Why I Stopped Caring About Page Views

When we started as Cave Magazine, I thought page views were everything.

I would fixate on the number every month, set goals around this metric, and ultimately put page views on a pedestal.

Naive me thought that’s all that mattered. We would create content with multiple pages to create more page views, not realizing we were just pissing off the reader by forcing so many clicks.

I thought page views = dollars.

In reality, creating fans (aka brand ambassadors), is what creates dollars. People who feel a genuine connection with a brand are the ones who buy stuff from them. It’s the sole reason you see people wearing shirts from The Chive.

This obsession came from a few things, (i) inexperience with internet marketing, and (ii) it’s easy to look at the biggest number.

There are roughly 172k blogs added to the internet daily, so attracting people to view your content is hard. Getting them to come back is damn near impossible.

What I didn’t realize, is that of the 794k people who had visited the site producing the 1.2 million page views, 91.5% of them never came back. That’s roughly 727k people who came, most likely read one post and then carried on with their lives.

Plain and simple, page views are a vanity metric.

They may make us feel all warm and fuzzy, but they rarely guide any business decisions.

What Numbers Are Important to Us?

  1. Return Visitors
  2. Time on Page
  3. Social Shares
  4. Citations (backlinks created)

73k return visitors to Cave Magazine, spending an average of 2:17 per-visit — that’s our real audience.

Those 73k are the people we should be making content for, marketing towards, and trying to sell stuff to.

Kevin Kelly wrote a widely popular blog post titled, 1000 True Fans. In this post he argues that a creative professional needs 1000 true fans who are willing to pay you to make a living — If you haven’t read it, I highly recommend you do so now.

1000 people, presumably paying you $10 per-month, that’s a $120,000 yearly income.

Not too shabby.

Despite the traffic, we didn’t know how to monetize Cave Magazine fast enough, so we pivoted.

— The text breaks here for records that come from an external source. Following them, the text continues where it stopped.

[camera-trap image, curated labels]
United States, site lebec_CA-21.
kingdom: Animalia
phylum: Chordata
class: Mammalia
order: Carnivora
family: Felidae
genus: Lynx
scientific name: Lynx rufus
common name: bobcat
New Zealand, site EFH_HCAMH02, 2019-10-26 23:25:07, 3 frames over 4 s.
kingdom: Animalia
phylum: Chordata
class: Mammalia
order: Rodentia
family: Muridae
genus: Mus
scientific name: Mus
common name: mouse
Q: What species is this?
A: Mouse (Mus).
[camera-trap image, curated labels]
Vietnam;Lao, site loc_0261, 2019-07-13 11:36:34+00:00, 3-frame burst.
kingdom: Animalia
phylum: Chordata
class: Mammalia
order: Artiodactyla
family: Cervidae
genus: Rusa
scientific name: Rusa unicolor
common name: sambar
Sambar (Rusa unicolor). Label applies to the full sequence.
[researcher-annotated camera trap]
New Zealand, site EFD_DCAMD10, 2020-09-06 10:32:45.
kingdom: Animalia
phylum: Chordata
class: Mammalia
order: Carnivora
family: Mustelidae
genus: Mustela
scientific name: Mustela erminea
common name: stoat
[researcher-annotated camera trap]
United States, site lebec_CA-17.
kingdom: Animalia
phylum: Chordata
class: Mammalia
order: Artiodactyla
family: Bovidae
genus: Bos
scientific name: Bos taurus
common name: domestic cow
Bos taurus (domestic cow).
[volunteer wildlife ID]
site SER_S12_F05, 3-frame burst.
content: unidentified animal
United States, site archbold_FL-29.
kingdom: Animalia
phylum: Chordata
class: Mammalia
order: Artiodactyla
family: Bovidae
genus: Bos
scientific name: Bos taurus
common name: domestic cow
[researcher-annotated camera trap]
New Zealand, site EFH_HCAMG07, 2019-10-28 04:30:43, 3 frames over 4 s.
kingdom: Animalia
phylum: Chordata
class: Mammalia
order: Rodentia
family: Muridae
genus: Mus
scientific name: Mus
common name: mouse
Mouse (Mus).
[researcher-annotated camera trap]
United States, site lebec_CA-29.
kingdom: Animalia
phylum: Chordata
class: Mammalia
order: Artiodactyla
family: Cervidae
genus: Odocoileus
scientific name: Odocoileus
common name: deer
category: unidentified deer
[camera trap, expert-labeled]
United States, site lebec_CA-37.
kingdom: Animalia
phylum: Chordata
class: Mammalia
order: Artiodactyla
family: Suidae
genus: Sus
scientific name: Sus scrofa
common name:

Now we’re putting 100% of our effort into growing Cave Social, our digital/social agency which helps businesses create content to connect with their target customers.

We also knew that the best way to get exposure on our new business was to do what we did best, and that’s market content. So we took the same approach.

These numbers were pulled from the last six months.

As you can see, the same thing rings true. One out of ten people who come to our site come back. And we know, based on our subject matter, the people who come back are most likely business owners, marketing directors or aspiring entrepreneurs.

This is our market. This is who we’re trying to build a connection with.

Crafting Content for Engagement / Dollars

The above photo shows a search result for, “best places to live in Alberta.” This is a search term we believe someone who’s thinking about moving would type into a search engine. Great Canadian Van Lines put together this blog post to provide value to prospective customers long before they’ve decided on an Alberta neighborhood to move to.

The emphasis was on creating the type of content which endears people to Great Canadian, then when it comes time to move, they’ll consider them as a business to work with.

Full disclosure: Great Canadian Van Lines is a client of Cave Social

The Most Important Metric of All

Sales.

It’s no secret every business will live and die by their cash flow. So having a ton of page views, or return visitors doesn’t add up to anything if people aren’t buying your product.

If you do have a ton of return visitors with no sales, either your product is crap or you’re not selling well enough.

I’m a big believer in giving a ton of value upfront and then going for the sale afterward.

It’s the natural progression.

First time visitor → Return visitor → Lead → Sale.

Well, more in depth it looks like:

Engagement is what will lead to sales.

This is easier said than done, but it can be done.

Why We Wrote This

This was written to help business owners, CMOs, marketing directors and aspiring entrepreneurs understand which metrics they should be focused on. It’s very easy to get caught up in vanity metrics, especially when first starting any digital marketing. Focus on building content for your target customer, making it valuable to them and creating a connection with them.

We missed this in our early days running Cave Magazine and we want to give insight into the content marketing process for anyone looking to start their own plan.

As always, I appreciate the comments and any feedback.